======== DATA ROWS
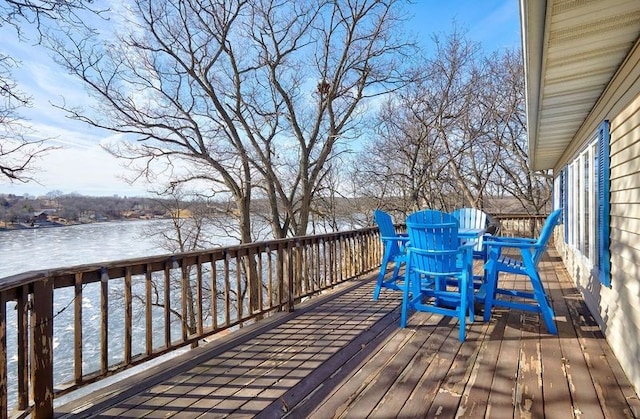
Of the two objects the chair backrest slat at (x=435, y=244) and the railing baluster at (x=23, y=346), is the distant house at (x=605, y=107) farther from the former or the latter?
the railing baluster at (x=23, y=346)

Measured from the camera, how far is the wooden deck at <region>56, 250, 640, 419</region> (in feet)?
6.66

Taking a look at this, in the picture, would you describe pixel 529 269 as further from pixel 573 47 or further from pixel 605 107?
pixel 573 47

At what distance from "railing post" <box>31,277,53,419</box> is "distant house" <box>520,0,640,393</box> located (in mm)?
2915

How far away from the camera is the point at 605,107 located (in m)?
3.20

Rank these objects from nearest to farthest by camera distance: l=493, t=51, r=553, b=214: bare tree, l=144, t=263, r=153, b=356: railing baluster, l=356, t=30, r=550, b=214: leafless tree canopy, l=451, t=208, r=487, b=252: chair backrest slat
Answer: l=144, t=263, r=153, b=356: railing baluster < l=451, t=208, r=487, b=252: chair backrest slat < l=356, t=30, r=550, b=214: leafless tree canopy < l=493, t=51, r=553, b=214: bare tree

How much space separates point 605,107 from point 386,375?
9.86 ft

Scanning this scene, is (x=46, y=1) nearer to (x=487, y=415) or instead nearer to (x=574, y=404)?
(x=487, y=415)

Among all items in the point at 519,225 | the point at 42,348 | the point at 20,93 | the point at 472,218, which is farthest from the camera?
the point at 519,225

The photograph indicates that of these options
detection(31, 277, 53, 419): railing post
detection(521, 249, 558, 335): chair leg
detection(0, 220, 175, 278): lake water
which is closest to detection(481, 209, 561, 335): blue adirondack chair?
detection(521, 249, 558, 335): chair leg

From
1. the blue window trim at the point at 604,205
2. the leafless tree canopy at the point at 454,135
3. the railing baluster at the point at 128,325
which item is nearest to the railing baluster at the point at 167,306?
the railing baluster at the point at 128,325

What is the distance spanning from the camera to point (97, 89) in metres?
10.2

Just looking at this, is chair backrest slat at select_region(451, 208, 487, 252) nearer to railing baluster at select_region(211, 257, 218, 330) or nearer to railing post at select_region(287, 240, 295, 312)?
railing post at select_region(287, 240, 295, 312)

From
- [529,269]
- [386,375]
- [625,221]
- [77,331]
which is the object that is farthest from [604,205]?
[77,331]

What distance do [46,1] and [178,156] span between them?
8681 millimetres
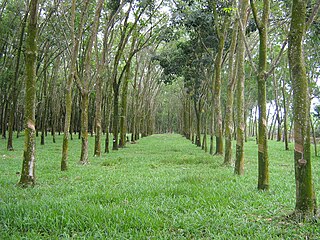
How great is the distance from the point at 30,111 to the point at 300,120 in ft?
17.4

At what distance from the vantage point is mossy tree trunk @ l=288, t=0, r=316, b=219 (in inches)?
152

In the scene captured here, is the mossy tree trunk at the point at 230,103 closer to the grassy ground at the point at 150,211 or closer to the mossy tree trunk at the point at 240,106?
the mossy tree trunk at the point at 240,106

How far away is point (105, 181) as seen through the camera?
7301 millimetres

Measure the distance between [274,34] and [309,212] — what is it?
51.7 feet

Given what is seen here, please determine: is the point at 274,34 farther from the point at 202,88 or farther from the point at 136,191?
the point at 136,191

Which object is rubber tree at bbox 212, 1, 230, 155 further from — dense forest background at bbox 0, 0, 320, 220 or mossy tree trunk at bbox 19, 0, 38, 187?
mossy tree trunk at bbox 19, 0, 38, 187

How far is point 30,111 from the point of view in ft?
21.2

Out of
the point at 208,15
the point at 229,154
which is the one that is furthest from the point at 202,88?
the point at 229,154

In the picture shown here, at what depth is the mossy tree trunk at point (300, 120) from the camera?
3871 mm

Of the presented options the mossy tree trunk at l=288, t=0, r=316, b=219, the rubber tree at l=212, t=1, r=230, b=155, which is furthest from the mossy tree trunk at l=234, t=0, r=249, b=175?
the rubber tree at l=212, t=1, r=230, b=155

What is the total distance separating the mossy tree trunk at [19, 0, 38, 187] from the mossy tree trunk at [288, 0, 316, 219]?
17.1 ft

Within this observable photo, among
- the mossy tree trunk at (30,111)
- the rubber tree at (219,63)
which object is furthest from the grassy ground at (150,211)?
the rubber tree at (219,63)

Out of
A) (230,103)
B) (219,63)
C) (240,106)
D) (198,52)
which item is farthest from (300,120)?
(198,52)

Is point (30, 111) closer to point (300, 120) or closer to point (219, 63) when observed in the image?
point (300, 120)
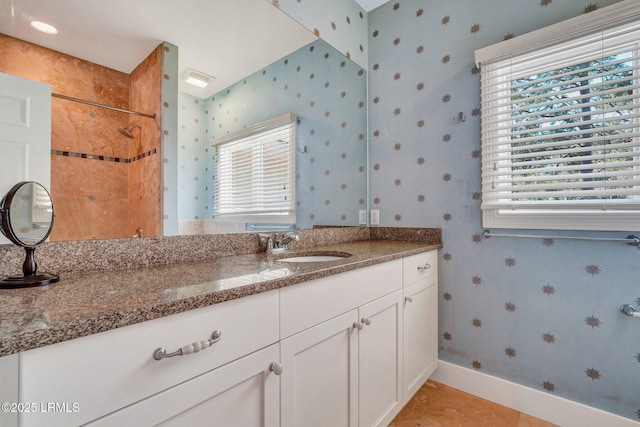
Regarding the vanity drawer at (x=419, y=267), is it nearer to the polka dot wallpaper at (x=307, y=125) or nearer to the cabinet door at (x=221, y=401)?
the polka dot wallpaper at (x=307, y=125)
================
### WHAT NEEDS TO BE DONE
Reproduce all of the material above word for word, leaving out the pictures.

### RESULT BELOW
Of the two objects the chair backrest slat at (x=435, y=244) and the railing baluster at (x=23, y=346), is the distant house at (x=605, y=107) farther from the former or the latter?
the railing baluster at (x=23, y=346)

Measured from the camera, how far is the wooden deck at <region>56, 250, 640, 419</region> (in feet)?
6.66

Taking a look at this, in the picture, would you describe pixel 529 269 as further from pixel 573 47 or further from pixel 605 107?
pixel 573 47

At what distance from "railing post" <box>31,277,53,419</box> is "distant house" <box>520,0,640,393</box> located (in mm)?
2915

How far away from the camera is the point at 605,107 located (in m)?
3.20

Rank these objects from nearest to farthest by camera distance: l=493, t=51, r=553, b=214: bare tree, l=144, t=263, r=153, b=356: railing baluster, l=356, t=30, r=550, b=214: leafless tree canopy, l=451, t=208, r=487, b=252: chair backrest slat
Answer: l=144, t=263, r=153, b=356: railing baluster < l=451, t=208, r=487, b=252: chair backrest slat < l=356, t=30, r=550, b=214: leafless tree canopy < l=493, t=51, r=553, b=214: bare tree

How much space separates point 605,107 from point 386,375?
9.86 ft

Scanning this scene, is (x=46, y=1) nearer to (x=487, y=415) or instead nearer to (x=574, y=404)?
(x=487, y=415)

Among all items in the point at 519,225 | the point at 42,348 | the point at 20,93 | the point at 472,218, which is farthest from the camera?
the point at 519,225

The photograph indicates that of these options
detection(31, 277, 53, 419): railing post
detection(521, 249, 558, 335): chair leg
detection(0, 220, 175, 278): lake water
which is closest to detection(481, 209, 561, 335): blue adirondack chair?
detection(521, 249, 558, 335): chair leg

From
1. the blue window trim at the point at 604,205
2. the leafless tree canopy at the point at 454,135
3. the railing baluster at the point at 128,325
which item is nearest to the railing baluster at the point at 167,306?
the railing baluster at the point at 128,325

What is the distance spanning from the camera to point (97, 89) in metres?
10.2

Just looking at this, is chair backrest slat at select_region(451, 208, 487, 252) nearer to railing baluster at select_region(211, 257, 218, 330) or nearer to railing post at select_region(287, 240, 295, 312)?
railing post at select_region(287, 240, 295, 312)

From
- [529,269]
- [386,375]
- [625,221]
- [77,331]
which is the object that is farthest from [604,205]?
[77,331]

What distance do [46,1] and [178,156] span between them?
8681 millimetres
How great is the distance from the point at 30,111 to the point at 300,120 in ft?
17.4

At what distance from the vantage point is mossy tree trunk @ l=288, t=0, r=316, b=219 (in inches)?
152

In the scene captured here, is the mossy tree trunk at the point at 230,103 closer to the grassy ground at the point at 150,211 or closer to the mossy tree trunk at the point at 240,106?
the mossy tree trunk at the point at 240,106

How far away is point (105, 181) as seen through the camera?
7301 millimetres

Measure the distance between [274,34] and [309,212] — what is it?
51.7 feet

Given what is seen here, please determine: is the point at 274,34 farther from the point at 202,88 or farther from the point at 136,191?
the point at 136,191

Which object is rubber tree at bbox 212, 1, 230, 155 further from — dense forest background at bbox 0, 0, 320, 220 or mossy tree trunk at bbox 19, 0, 38, 187?
mossy tree trunk at bbox 19, 0, 38, 187

How far is point 30,111 from the point of view in ft?
21.2

Out of
the point at 208,15
the point at 229,154
which is the one that is furthest from the point at 202,88?
the point at 229,154

In the picture shown here, at what depth is the mossy tree trunk at point (300, 120) from the camera?
3871 mm

Of the presented options the mossy tree trunk at l=288, t=0, r=316, b=219, the rubber tree at l=212, t=1, r=230, b=155, which is furthest from the mossy tree trunk at l=234, t=0, r=249, b=175?
the rubber tree at l=212, t=1, r=230, b=155

What is the total distance separating the mossy tree trunk at [19, 0, 38, 187] from the mossy tree trunk at [288, 0, 316, 219]?
17.1 ft

Within this observable photo, among
- the mossy tree trunk at (30,111)
- the rubber tree at (219,63)
which object is furthest from the grassy ground at (150,211)?
the rubber tree at (219,63)

Out of
A) (230,103)
B) (219,63)
C) (240,106)
D) (198,52)
which item is farthest from (300,120)?
(198,52)

Is point (30, 111) closer to point (300, 120) or closer to point (219, 63) when observed in the image?
point (300, 120)
Regarding the vanity drawer at (x=419, y=267), is it nearer to the polka dot wallpaper at (x=307, y=125) or nearer to the cabinet door at (x=221, y=401)?
the polka dot wallpaper at (x=307, y=125)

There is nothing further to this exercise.